There's a lot of good questions here.
We start with $\tau = k(t - t_0)$, a sort of modification of time. You first ask about the differential of $\tau$. While it is possible (and often useful) to think of or consider differentials, let's present the same material without separating $d\tau$ and $d t$ [for a good reference on differentials, consider reading this page, especially examples 2 and 3]. With the definition of $\tau$ above, we see that $$ \frac{d t}{d\tau} = \frac{1}{k}.$$ You might notice that this is a "rearrangement" of the "differential" phrasing you gave above.

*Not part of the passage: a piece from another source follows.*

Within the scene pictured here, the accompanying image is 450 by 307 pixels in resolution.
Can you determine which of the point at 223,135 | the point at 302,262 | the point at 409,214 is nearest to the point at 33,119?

With this and the chain rule of calculus, we can write down the claimed versions of velocity and acceleration with respect to this new modification of time. We have that $$ \dot{r} = \frac{dx}{d\tau} = \frac{dx}{dt} \frac{dt}{d\tau} = v \frac{1}{k},$$ where the middle equality is the chain rule in action. Similarly, $$ \ddot{r} = \frac{d \dot r}{d\tau} = \frac{d\frac{v}{k}}{d\tau} = \frac{1}{k} \frac{dv}{dt}\frac{dt}{d\tau} = \frac{1}{k^2} a.$$
So this brings us all the way to the statement of the final equation: $$\vec { \ddot{r}} = -{\mu \vec r \over r^3 } + \sum_{q=1}^{n} m_q \left( {\vec p_q \over p_q^3 } - {\vec r_q \over r_q^3} \right).$$
The author is correct to say that this can be integrated in principle. He's also right to defer it to later, since this is a differential equation that should be done numerically. Without knowing the book (or even the subject), I can't say much more about your author's plans. But it is not unreasonable to go and try to look at how one might numerically solve that differential equation. (Or you could always ask another question here).